The three known planets of the star HR8799, as imaged by the Hale Telescope. The light from the central star was blanked out

Have you ever stared at the stars and wondered about the vastness of space? You must’ve pondered the question are we the only beings out there? Astronomy has come a long way from believing that we are the only world to being the center of the universe to being a small spec of dust in a seemingly infinitely Universe. In our long journey along the advancements of Astronomy we have discovered many heavenly objects including planets, stars, comets etc. not just in our Solar system but outside our solar system as well, and yet the hunt for discovering more and more celestial objects continues. One of the aims of this never-ending quest being the discovery of another planet harboring life as our own.

Exoplanets are one such group of celestial objects discovered during this quest of uncovering the truths about the Universe. Exoplanets are planets which exist outside our Solar system. What makes Exoplanets such an interesting group of celestial objects is that they cannot produce their own light hence they are often too dim to be observed even with the most powerful of telescopes we have. But by observing the various effects the exoplanets exert on the physical properties around it, it is possible to hypothesize the existence of such planets and furthermore confirm its existence using other known methods of observations.

For centuries scientists, philosophers, and science fiction writers suspected that extrasolar planets existed, but there was no way of knowing whether they existed, how common they were, or how similar they might be to the planets of our Solar System. Various detection claims made in the nineteenth century were rejected by astronomers.

The first confirmation of detection of an exoplanet occurred in 1992. This was followed by the confirmation of a different planet, originally detected in 1988. As of 24 April 2020, there are 4,255 confirmed exoplanets in 3,146 systems, with 695 systems having more than one planet. The closest exoplanet found is Proxima Centauri b, which was confirmed in 2016 to orbit Proxima Centauri, the closest star to our Solar System.

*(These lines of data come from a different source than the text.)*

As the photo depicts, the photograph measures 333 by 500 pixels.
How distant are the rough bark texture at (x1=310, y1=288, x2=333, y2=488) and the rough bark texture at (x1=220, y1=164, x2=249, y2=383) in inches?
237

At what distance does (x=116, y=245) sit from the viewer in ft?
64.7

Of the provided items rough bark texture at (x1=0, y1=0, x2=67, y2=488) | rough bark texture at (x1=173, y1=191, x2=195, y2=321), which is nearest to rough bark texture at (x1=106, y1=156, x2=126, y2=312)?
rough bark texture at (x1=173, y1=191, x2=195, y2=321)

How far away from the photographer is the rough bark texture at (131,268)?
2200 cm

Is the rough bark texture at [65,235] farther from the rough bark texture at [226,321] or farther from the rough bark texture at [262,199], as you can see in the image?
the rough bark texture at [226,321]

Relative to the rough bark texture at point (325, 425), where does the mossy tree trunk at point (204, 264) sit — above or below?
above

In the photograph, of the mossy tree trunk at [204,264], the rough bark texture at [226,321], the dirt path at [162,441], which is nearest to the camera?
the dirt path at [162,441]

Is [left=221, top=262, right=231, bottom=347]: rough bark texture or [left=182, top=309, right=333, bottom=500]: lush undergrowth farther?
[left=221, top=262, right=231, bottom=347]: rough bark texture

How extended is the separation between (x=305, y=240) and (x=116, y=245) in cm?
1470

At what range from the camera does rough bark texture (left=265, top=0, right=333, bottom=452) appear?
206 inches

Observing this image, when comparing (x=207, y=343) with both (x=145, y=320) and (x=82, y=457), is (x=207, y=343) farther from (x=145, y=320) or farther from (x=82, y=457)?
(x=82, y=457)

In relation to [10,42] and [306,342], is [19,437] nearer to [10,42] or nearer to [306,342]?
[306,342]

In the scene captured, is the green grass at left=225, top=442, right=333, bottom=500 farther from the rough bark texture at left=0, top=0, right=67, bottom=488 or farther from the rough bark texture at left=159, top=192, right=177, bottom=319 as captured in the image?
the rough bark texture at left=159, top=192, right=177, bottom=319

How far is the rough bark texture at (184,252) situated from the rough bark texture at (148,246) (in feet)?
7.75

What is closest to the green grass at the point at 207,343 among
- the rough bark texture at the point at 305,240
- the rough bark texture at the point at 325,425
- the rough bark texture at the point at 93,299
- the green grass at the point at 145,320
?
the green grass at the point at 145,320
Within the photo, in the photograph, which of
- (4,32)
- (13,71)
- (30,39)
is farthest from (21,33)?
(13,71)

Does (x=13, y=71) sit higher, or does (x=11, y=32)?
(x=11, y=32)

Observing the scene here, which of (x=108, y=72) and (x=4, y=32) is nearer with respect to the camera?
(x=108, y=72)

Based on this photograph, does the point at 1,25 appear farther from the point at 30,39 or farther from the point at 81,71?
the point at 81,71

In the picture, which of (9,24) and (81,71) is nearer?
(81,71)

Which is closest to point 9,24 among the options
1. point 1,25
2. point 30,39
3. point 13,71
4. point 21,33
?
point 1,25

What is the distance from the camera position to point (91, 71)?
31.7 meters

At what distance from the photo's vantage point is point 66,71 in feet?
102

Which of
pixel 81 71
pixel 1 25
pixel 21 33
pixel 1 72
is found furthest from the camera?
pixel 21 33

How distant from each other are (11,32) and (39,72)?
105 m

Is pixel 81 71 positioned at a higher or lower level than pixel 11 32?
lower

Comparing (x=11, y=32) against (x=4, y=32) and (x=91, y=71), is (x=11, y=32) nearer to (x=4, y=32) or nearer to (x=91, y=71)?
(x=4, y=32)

Even still it is 4.25 light years away from Earth (light from Proxima Centuari B will take 4.25 years to reach Earth)

Generally, exoplanets are named using the parent star around which they revolve. For example, the first exoplanet discovered was named HIP 65426b as it revolves around the star HIP 65426. The parent star is considered HIP 65426a. Any subsequently discovered exoplanets will be named c, d etc.

The exoplanet HIP 65426b — the first discovered planet around star HIP 65426

The most interesting aspects about exoplanets are the methods and techniques used for their detection. There are many methods used for exoplanet detection each having its own merits. One single method is not accredited as the best method of detection, instead the method is chosen depends on the general distances concerned and the sizes of the exoplanet and brightness of the parent star concerned and many other factors as such.

One such method is the method of radial velocity. Any two masses which revolve around each will revolve around a common center of mass. Hence a planet that revolving around a star if large enough, the plant may cause the sun to move in a smaller orbit of its own around the planet. Hence when the star moves away and toward the earth it causes the lengthening and shortening of the wavelength of the light emitted from the star. This is known as Dopplers effect ( The same reason why you hear sound at a higher frequency when you hear an ambulance coming toward you and a lower frequency when going away) This variation in the observed wavelength can be used to find the velocity of revolution of the parent star and using the period taken to observe these variations, the mass and the relative position of the exoplanet can be calculated.

Graph of Radial Velocity for exoplanet 18 Delphini B

Another method is Gravitational microlensing. Ever since Einstein’s theory of relativity gravity is regarded to bend space time itself. In simpler terms, bodies with large masses with a large enough gravitational pull can essentially attract light rays towards it just like the Earth attracts an apple detached from a tree. So, the pathway of light becomes bent and distorted due to large masses and tend to act as a lens, and even smaller distortions can occur due to smaller mass bodies such as exoplanets. This phenomenon is known as gravitational microlensing. The distortions of a distant light source can then be studied in order to detect the presence of exoplanets.

Transit photometry is another such popular method. When a planet revolving around a star may happen to come in front of the star (between the star and the observer on earth) this phenomenon is known as planetary transits. During the transit period the light emitted from the star is diminished and this can be shown as evidence as the presence of exoplanets. Using the period of the transit and the amount of light that is diminished we can pinpoint the location the planet and also make estimations of its mass.

The above are just a few examples of the many methods used in the detection of exoplanets. As the size and quality of the telescopes we use improve and the improvements in new techniques of Astronomical observations the detection of exoplanets are becoming increasingly common and more accurate.

As more planets are discovered, the field of exoplanetology continues to grow it will ultimately tackle the prospect of the presence life on planets beyond the Solar System. At cosmic distances, detection of life is quite a challenge but we can safely assume a potentially habitable planet must orbit a stable star at a distance within which sufficient atmospheric pressure can support liquid water at their surfaces.

But in the this vastly infinite Universe one thing you can guarantee about exoplanets is that we will find more of them!!